** start Input for this task **

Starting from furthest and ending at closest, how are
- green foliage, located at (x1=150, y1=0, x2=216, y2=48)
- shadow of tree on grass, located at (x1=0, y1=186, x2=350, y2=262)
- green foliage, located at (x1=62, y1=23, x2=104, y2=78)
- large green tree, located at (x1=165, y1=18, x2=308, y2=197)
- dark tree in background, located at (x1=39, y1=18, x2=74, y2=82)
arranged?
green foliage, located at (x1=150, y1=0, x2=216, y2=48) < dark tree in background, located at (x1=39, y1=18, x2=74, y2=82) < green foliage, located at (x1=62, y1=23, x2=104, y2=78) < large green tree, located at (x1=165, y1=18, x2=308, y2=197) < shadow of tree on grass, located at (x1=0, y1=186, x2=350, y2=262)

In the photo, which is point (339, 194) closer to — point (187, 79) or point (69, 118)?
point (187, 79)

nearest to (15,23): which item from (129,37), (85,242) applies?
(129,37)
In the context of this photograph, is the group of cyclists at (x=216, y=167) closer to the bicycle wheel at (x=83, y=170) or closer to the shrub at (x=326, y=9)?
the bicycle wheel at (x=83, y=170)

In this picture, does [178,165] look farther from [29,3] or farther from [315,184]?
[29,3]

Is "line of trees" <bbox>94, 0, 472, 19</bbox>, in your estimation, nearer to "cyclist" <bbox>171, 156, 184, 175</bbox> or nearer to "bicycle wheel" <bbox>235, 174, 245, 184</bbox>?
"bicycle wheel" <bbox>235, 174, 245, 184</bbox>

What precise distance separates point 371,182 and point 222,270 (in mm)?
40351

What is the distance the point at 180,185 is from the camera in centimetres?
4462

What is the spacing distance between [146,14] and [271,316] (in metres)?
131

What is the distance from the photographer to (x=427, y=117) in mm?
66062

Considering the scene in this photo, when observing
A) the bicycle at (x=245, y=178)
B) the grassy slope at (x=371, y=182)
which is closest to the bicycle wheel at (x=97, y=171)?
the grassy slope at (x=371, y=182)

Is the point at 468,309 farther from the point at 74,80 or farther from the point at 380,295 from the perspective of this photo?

** end Input for this task **

What the task requires:
Turn the data above into a JSON list of strings, with one string for each line. Leave out the blank lines.

Result of this exercise:
[
  "Starting from furthest and ending at closest, how are",
  "- green foliage, located at (x1=150, y1=0, x2=216, y2=48)",
  "- shadow of tree on grass, located at (x1=0, y1=186, x2=350, y2=262)",
  "- green foliage, located at (x1=62, y1=23, x2=104, y2=78)",
  "- large green tree, located at (x1=165, y1=18, x2=308, y2=197)",
  "- dark tree in background, located at (x1=39, y1=18, x2=74, y2=82)",
  "arranged?",
  "green foliage, located at (x1=150, y1=0, x2=216, y2=48) < dark tree in background, located at (x1=39, y1=18, x2=74, y2=82) < green foliage, located at (x1=62, y1=23, x2=104, y2=78) < large green tree, located at (x1=165, y1=18, x2=308, y2=197) < shadow of tree on grass, located at (x1=0, y1=186, x2=350, y2=262)",
  "In the photo, which is point (339, 194) closer to — point (187, 79) or point (69, 118)?",
  "point (187, 79)",
  "nearest to (15,23): which item from (129,37), (85,242) applies?",
  "(129,37)",
  "In the context of this photograph, is the group of cyclists at (x=216, y=167) closer to the bicycle wheel at (x=83, y=170) or closer to the shrub at (x=326, y=9)?",
  "the bicycle wheel at (x=83, y=170)",
  "In this picture, does [178,165] look farther from [29,3] or farther from [315,184]?",
  "[29,3]",
  "Is \"line of trees\" <bbox>94, 0, 472, 19</bbox>, in your estimation, nearer to \"cyclist\" <bbox>171, 156, 184, 175</bbox> or nearer to \"bicycle wheel\" <bbox>235, 174, 245, 184</bbox>?",
  "\"bicycle wheel\" <bbox>235, 174, 245, 184</bbox>",
  "What precise distance separates point 371,182 and point 222,270 (in mm)?",
  "40351",
  "What is the distance the point at 180,185 is from the camera in centimetres?",
  "4462",
  "What is the spacing distance between [146,14] and [271,316] (in metres)?",
  "131",
  "What is the distance from the photographer to (x=427, y=117) in mm?",
  "66062",
  "Considering the scene in this photo, when observing",
  "A) the bicycle at (x=245, y=178)",
  "B) the grassy slope at (x=371, y=182)",
  "which is closest to the bicycle wheel at (x=97, y=171)?",
  "the grassy slope at (x=371, y=182)",
  "Is the point at 468,309 farther from the point at 74,80 or farther from the point at 380,295 from the perspective of this photo?"
]